Threads and Goroutines

So after several years of reading oversimplified and flat out incorrect comments about threads and fibers/goroutines/async/etc and fighting this reaction:

Someone on the internet is wrong

I’ve decided to write my own still-over-simplified all in one guide to the difference between a couple popular threads and fiber implementations. In order to keep this a blog post and not a novel I’m just going to focus on linux threads, go goroutines, and rust threads.

tl;dr - Rust threads on linux use 8kb of memory, Goroutines use 2kb. It’s a big difference but nowhere near as big as the “kilobytes vs megabytes” claim I often see repeated. The magic of goroutines, if it exists, is tied up in how those tasks are integration with non-blocking I/O in a userspace scheduler.

I’d like to give you better tools to reason about systems engineering questions like “should we use one thread per client?” “do we need to be async to scale?” “what concurrency architecture should I choose for my next project?”

Let’s start with an example because the rest of the article will essentially discuss these results. We’ll talk about whether or not they are surprising and the tradeoffs necessary to get them. So the first question is:

How heavy are threads?⌗

I first want to look at how much memory a thread uses. You can find this out simply enough on linux via ulimit It’s changeable. Run this on your favorite linux machine to see what you get. As you can see I get 8 megabytes.

$ ulimit -a | grep stack
stack size                  (kbytes, -s) 8192

Now this number is correct, but it’s often misinterpreted.

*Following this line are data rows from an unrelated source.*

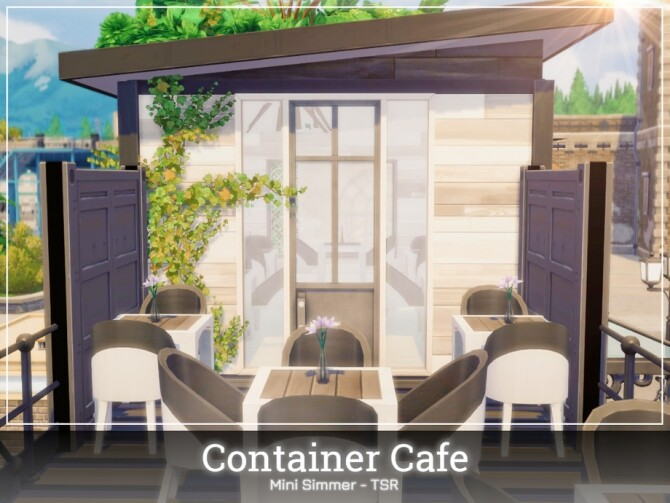 Container Cafe by Mini Simmer at TSR image 750 670x503 Sims 4 Updates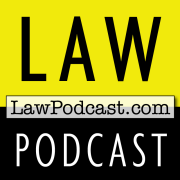 Law Podcast: Laws, Litigation & Legal History from LawPodcast.com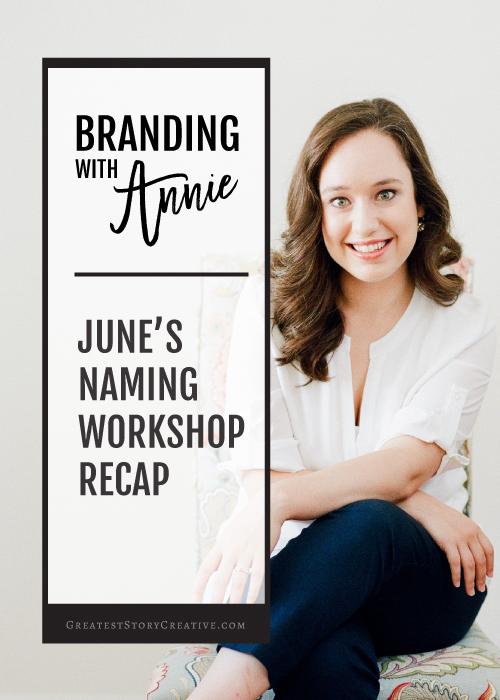 """Branding with Annie"" Naming Workshop Recap | Greatest Story Creative Blog"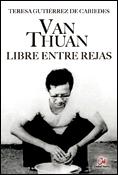 Van Thuan, libre entre rejas, libro de Teresa Gutiérrez de Cabiedes, Ciudad Nueva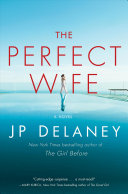 link to The perfect wife : a novel in the TCC library catalog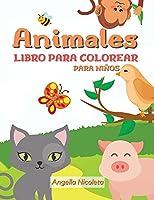 Animales Libro para colorear para niños: De 4 a 8 años | Libro para colorear para niños y niñas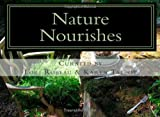 Nature Nourishes, Lori Robeau and Karen Talbot, 1463715757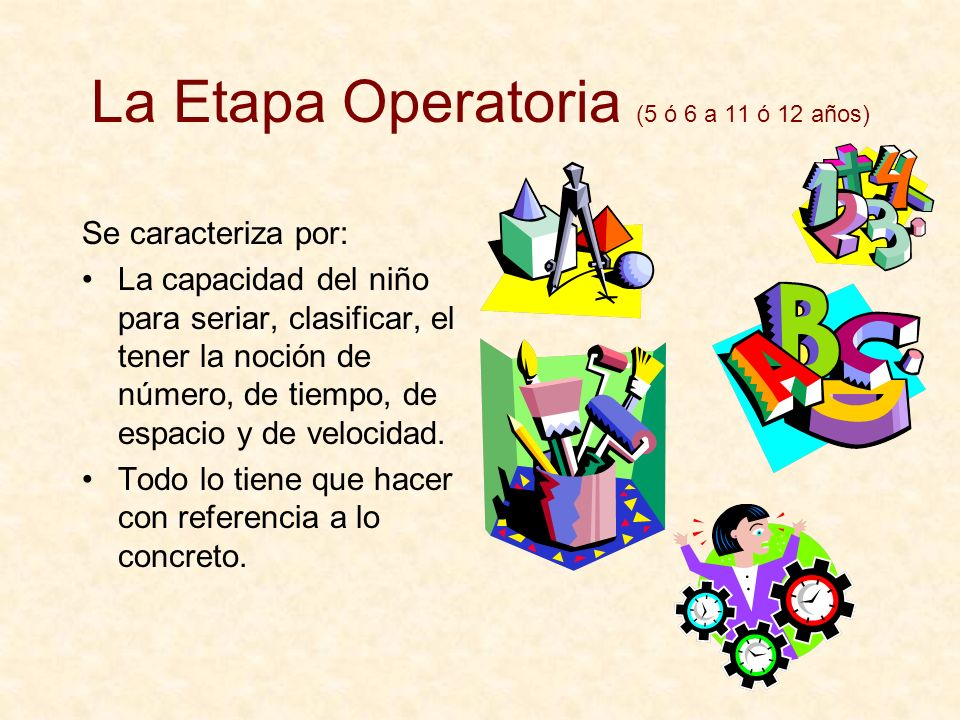 La Etapa Operatoria (5 ó 6 a 11 ó 12 años)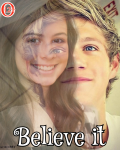 Believe it {1D}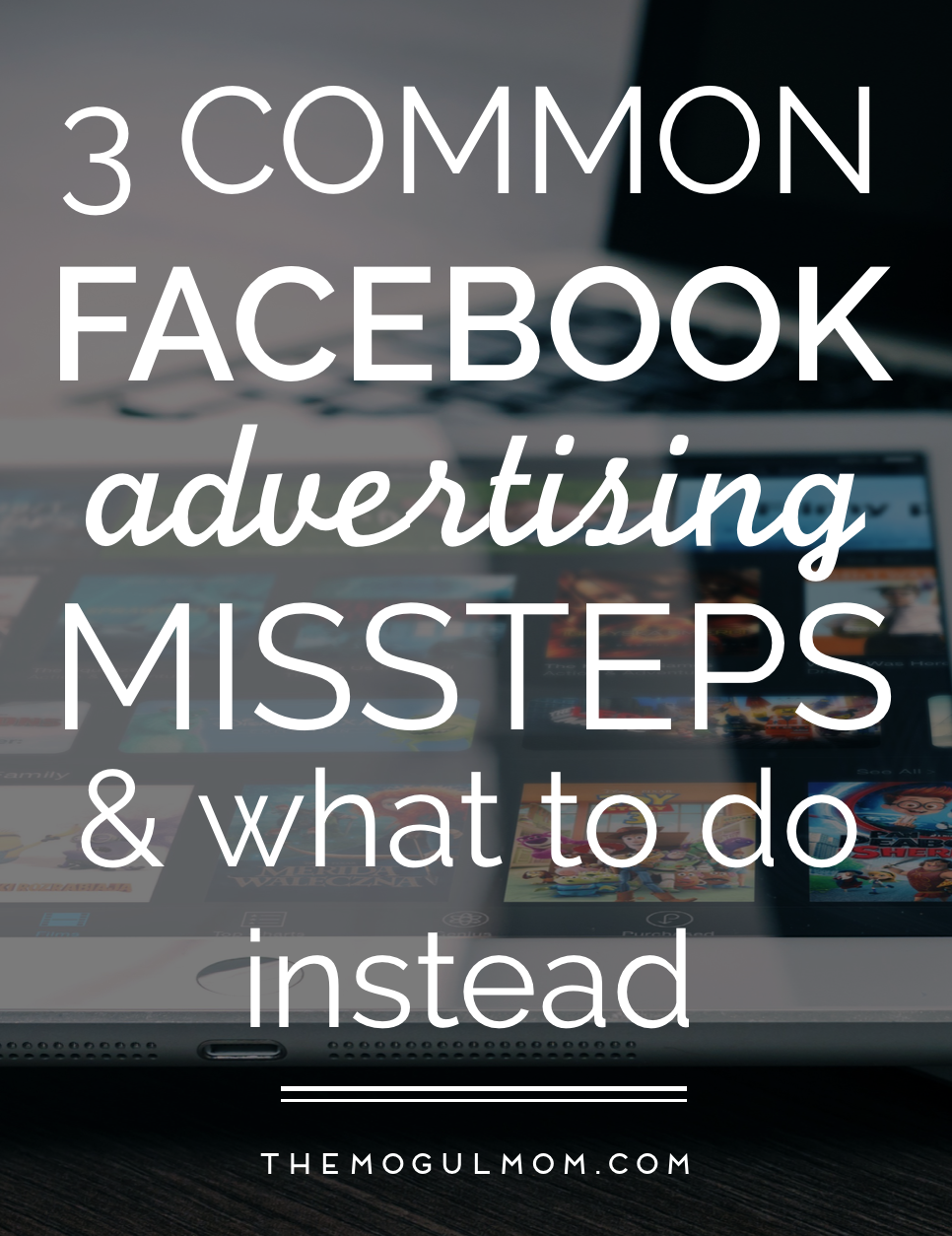Using Facebook Ads: 3 Common Missteps and What to Do Instead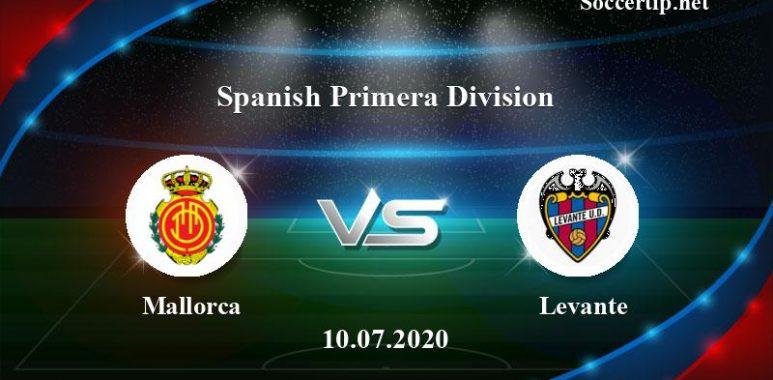Mallorca vs Levante Prediction, Betting Tips –  10/07/2020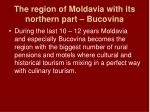 the region of moldavia with its northern part bucovina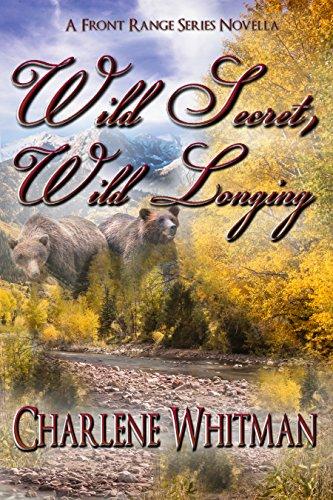 Wild Secret, Wild Longing
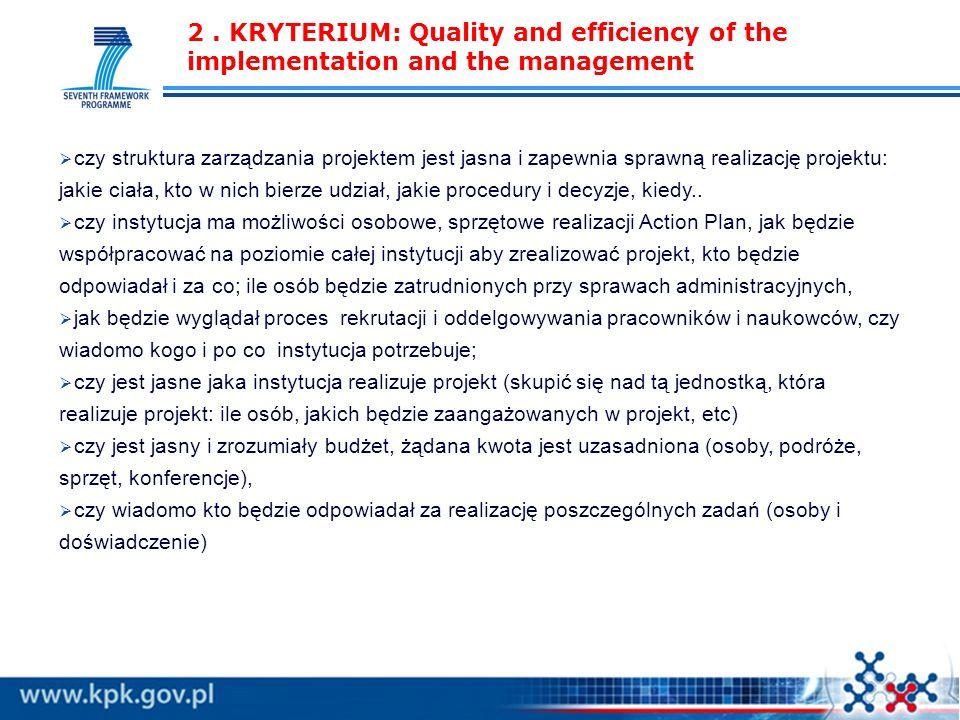 2. KRYTERIUM: Quality and efficiency of the implementation and the management czy struktura zarządzania projektem jest jasna i zapewnia sprawną realiz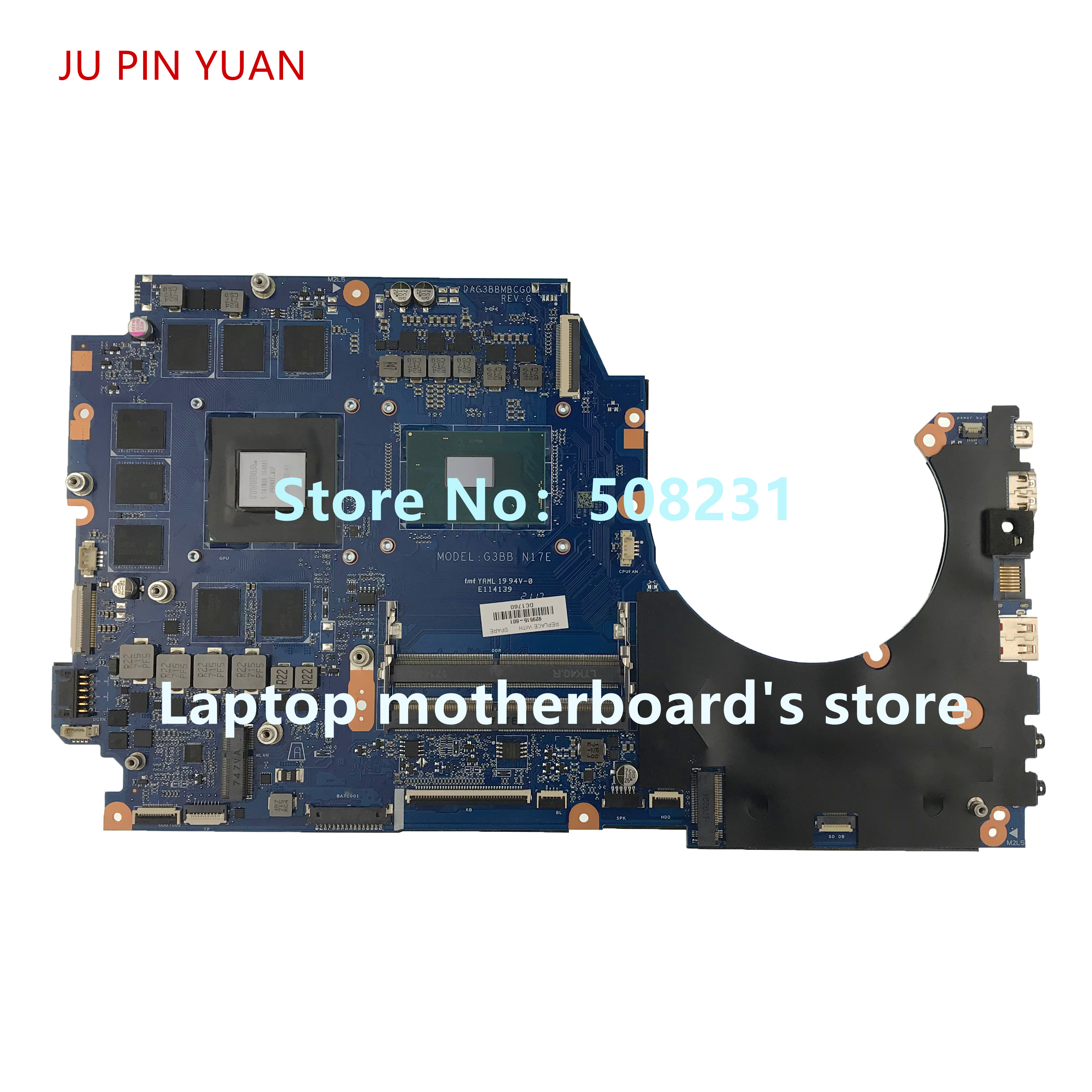 JU PIN YUAN 929515 601 G3BB DAG3BBMBCG0 motherboard For OMEN by HP Laptop 17 AN Notebook PC GTX1070 8GB i7 7700HQ fully Tested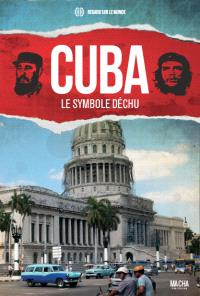 Cuba : le symbole déchu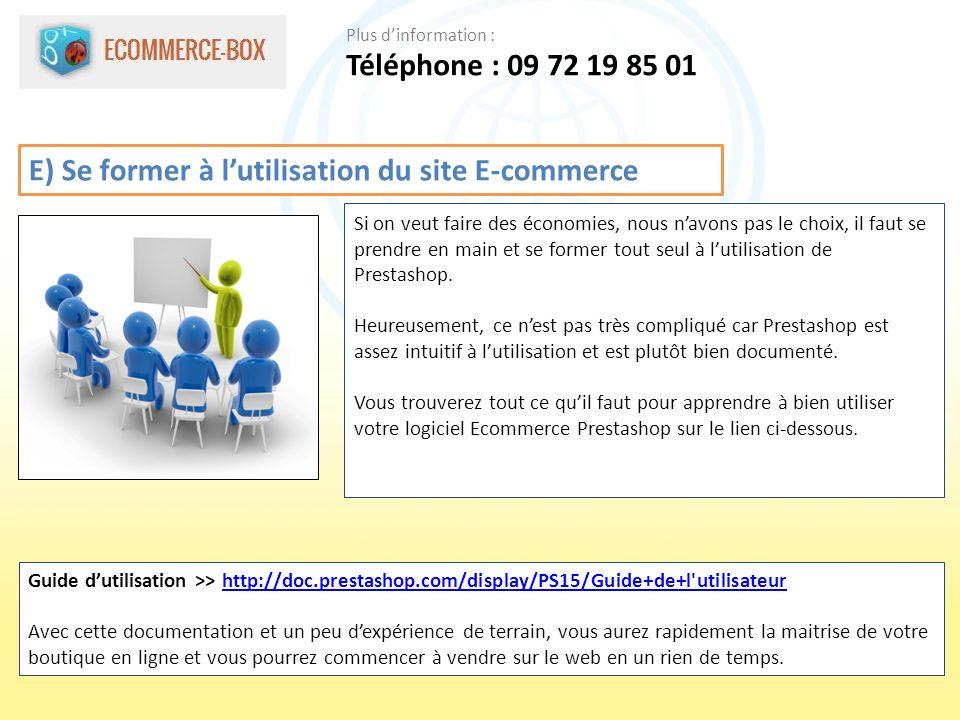 E) Se former à lutilisation du site E-commerce Si on veut faire des économies, nous navons pas le choix, il faut se prendre en main et se former tout seul à lutilisation de Prestashop.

Now you might think that to make a new thread I need 8 megabytes of RAM free. But thanks to the magic of virtual memory and overcommit, that’s not necessarily the case. The right way to think about this is that the OS, let’s assume 64bit, is going to allocate you your own private range but this doesn’t really have to be backed by anything. There are alot of 8mb blocks in a 64bit address space. However there is some book keeping overhead as the kernel tracks it’s IOUs.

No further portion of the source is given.